Tuesday, September 1, 2020

Song(s) of the Day # 2,421 Kelly Lee Owens


Really like this record. Perhaps my Jane Weaver album of the year album in the absence of anything from Jane this year. Inner Song the second from Kelly Lee Owens. Percolating electronic music, groovy, syncopated and slightly other worldly.


Plucked from the shelf totally at random on a Bank Holiday Monday when I was looking for something new to listen to and strangely thinking about The Human League, as I was just about to start an immersion in their back catalogue with Temporary Fandoms, the Facebook group I'm a member of.


I had no expectations at all of this as I'd never heard of Owens but very glad I took a chance on it because it's fantastic. Owens is a DJ, hailing from Wales and here is a wonderful case in point of an artist finding their voice.


This is both experimental and accessible. It certainly has the Human League and Seventies electronic dance and Krautrock adventurism in its DNA. I was also reminded of Leftfield's fantastic Leftism sometimes. Occasionally, just occasionally it gets ever so slightly saccharine, (I skipped a track halfway through) but for the most part Owens gets things just right.


Then suddenly, four tracks from the finishing tape comes the record's greatest and most welcome surprise. On Corner of the Sky, Owens compatriot John Cale guests. Magisterial and inimitable in tone, for the seven minutes the track lasts the album is dragged into another realm altogether. Especially when Cale slips into Welsh. The track has a wonderful mythic quality, like a great Ted Hughes poem. It's one of the best things I've heard all year.


Inner Song has much else to recommend it. It's an album to discover and go back to and get to know some more. An hour in a flotation tank free of life's cares and woes. What more could you want.

▶ _Things to do_
1. Print the part of the review starting at "Tuesday, September 1, 2020" and ending at "a member of.".
2. In the review, who guests on the track Corner of the Sky?
The lines after this point come from a separate source.

▶ _Dataset entries_
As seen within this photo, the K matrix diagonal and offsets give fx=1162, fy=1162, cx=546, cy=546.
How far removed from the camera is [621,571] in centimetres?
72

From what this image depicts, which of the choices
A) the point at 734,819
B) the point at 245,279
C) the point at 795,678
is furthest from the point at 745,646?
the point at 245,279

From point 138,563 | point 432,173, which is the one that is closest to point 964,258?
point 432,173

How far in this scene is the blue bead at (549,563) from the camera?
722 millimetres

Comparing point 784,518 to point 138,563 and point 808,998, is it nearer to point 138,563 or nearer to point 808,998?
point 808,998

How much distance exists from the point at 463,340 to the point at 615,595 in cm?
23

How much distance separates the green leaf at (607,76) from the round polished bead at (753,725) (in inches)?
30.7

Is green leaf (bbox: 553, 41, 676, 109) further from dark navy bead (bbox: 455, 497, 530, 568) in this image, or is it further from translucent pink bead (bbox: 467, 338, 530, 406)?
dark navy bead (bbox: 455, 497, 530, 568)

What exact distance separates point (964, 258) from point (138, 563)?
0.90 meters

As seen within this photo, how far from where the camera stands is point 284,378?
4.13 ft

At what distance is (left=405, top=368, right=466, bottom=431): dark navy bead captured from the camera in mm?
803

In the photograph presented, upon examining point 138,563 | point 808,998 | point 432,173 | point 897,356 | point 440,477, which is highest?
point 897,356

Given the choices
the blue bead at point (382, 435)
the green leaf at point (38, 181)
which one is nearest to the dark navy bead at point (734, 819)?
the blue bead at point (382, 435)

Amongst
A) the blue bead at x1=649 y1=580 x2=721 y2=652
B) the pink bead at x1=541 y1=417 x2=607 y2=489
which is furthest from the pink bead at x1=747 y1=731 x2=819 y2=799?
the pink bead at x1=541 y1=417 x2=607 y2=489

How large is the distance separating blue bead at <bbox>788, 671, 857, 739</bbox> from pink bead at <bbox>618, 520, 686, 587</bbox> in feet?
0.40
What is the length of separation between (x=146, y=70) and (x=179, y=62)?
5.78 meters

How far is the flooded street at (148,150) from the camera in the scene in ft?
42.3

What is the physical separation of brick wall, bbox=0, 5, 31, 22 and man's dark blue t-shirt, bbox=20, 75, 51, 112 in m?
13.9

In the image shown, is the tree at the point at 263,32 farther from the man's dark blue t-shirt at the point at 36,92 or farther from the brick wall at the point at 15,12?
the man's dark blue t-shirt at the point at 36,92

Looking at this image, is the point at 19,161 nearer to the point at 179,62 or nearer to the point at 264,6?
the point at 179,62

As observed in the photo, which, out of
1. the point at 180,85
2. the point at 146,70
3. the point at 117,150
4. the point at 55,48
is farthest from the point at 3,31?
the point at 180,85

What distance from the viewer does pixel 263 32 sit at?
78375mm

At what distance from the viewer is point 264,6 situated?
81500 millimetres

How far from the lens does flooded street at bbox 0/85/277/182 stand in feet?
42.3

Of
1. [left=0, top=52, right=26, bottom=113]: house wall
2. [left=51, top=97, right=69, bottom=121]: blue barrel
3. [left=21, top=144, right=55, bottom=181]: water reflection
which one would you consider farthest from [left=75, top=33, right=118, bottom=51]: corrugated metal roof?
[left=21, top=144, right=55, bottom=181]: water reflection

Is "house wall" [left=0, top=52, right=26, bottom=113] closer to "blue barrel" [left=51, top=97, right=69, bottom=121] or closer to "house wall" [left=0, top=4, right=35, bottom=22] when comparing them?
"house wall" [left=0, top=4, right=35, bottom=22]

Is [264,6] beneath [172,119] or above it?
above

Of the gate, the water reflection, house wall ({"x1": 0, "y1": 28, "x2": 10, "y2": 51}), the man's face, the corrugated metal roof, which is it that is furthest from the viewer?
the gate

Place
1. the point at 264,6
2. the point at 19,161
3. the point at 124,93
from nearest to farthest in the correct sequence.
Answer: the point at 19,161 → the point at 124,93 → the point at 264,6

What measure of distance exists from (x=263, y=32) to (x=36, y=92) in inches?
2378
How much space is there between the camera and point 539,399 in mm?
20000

...

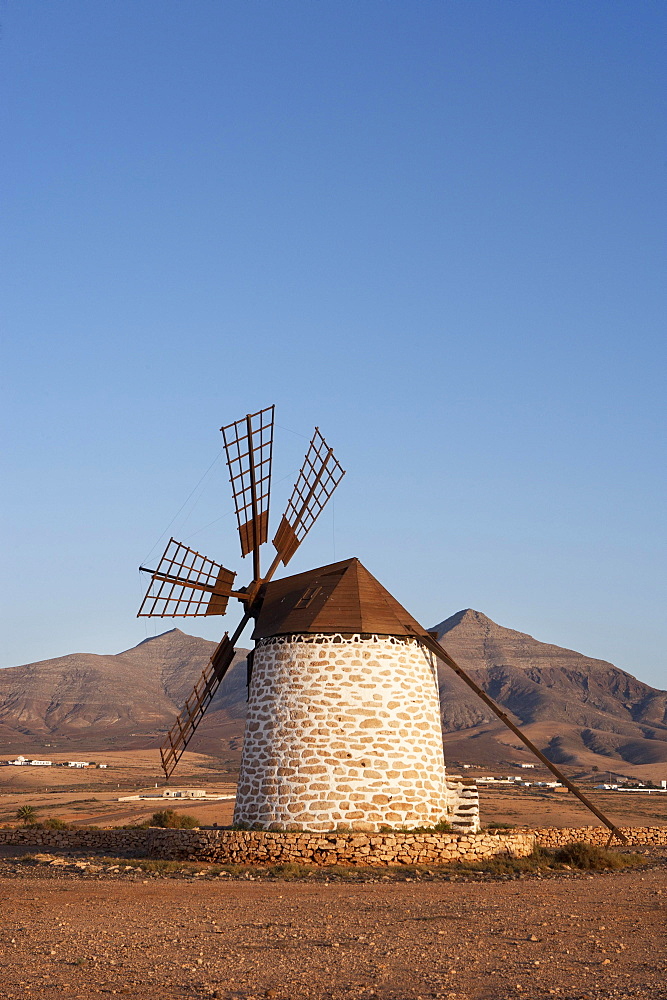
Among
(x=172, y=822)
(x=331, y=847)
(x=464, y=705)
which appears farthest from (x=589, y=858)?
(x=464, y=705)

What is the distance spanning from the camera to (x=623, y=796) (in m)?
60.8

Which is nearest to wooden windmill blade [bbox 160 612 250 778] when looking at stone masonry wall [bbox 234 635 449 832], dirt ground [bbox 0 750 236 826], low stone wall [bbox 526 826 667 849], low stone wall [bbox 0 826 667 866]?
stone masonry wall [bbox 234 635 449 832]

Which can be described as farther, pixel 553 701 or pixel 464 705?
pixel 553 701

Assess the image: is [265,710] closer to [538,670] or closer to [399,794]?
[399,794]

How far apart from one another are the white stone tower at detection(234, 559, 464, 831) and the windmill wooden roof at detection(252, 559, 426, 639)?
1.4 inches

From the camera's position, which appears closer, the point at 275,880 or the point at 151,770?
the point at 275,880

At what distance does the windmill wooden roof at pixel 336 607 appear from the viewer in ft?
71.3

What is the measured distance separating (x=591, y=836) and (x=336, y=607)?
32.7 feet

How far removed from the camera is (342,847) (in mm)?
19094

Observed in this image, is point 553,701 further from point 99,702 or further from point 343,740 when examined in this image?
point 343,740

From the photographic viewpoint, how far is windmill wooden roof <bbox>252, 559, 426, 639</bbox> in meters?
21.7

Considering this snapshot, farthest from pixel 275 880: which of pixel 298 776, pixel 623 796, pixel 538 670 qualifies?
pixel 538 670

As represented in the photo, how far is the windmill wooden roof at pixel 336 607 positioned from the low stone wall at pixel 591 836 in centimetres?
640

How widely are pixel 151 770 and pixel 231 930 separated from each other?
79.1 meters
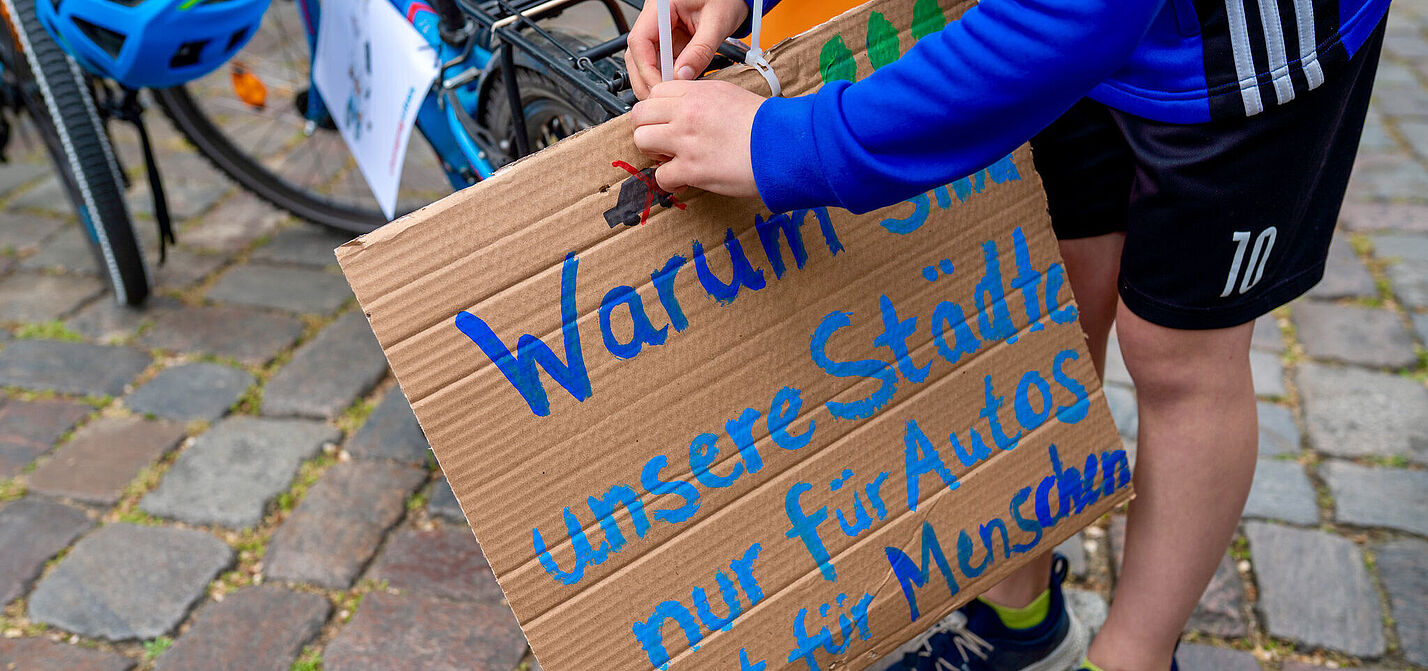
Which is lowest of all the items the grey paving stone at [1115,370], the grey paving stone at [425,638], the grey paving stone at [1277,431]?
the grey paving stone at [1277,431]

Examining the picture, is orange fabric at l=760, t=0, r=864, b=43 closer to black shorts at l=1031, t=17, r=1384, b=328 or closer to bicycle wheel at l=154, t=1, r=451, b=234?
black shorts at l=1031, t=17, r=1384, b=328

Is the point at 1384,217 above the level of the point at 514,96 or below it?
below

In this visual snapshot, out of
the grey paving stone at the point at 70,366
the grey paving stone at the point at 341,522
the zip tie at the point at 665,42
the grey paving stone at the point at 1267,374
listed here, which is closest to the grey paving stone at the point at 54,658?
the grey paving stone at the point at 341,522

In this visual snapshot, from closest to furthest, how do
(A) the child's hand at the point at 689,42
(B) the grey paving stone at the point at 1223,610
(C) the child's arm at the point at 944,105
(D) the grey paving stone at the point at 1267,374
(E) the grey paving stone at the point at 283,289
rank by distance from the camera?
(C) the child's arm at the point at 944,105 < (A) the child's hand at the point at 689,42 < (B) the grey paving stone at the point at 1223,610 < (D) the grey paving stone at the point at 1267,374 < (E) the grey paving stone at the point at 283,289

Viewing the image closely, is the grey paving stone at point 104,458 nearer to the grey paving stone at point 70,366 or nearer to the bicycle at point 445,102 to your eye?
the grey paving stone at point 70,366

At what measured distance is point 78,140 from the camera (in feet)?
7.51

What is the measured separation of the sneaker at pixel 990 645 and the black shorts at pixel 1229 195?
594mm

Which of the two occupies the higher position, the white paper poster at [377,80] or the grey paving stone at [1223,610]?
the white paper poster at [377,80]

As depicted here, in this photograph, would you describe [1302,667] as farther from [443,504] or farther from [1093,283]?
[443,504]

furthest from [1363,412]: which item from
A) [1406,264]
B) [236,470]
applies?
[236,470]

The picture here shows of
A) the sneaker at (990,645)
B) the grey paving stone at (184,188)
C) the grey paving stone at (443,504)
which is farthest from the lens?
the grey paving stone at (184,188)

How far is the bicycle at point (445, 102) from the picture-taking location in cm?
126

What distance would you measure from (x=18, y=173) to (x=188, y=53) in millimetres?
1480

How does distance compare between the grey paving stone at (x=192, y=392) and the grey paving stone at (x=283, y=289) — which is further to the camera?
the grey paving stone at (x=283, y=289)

▶ _Solution list_
1.
Tuesday, September 1, 2020

Song(s) of the Day # 2,421 Kelly Lee Owens


Really like this record. Perhaps my Jane Weaver album of the year album in the absence of anything from Jane this year. Inner Song the second from Kelly Lee Owens. Percolating electronic music, groovy, syncopated and slightly other worldly.


Plucked from the shelf totally at random on a Bank Holiday Monday when I was looking for something new to listen to and strangely thinking about The Human League, as I was just about to start an immersion in their back catalogue with Temporary Fandoms, the Facebook group I'm a member of.

2. John Cale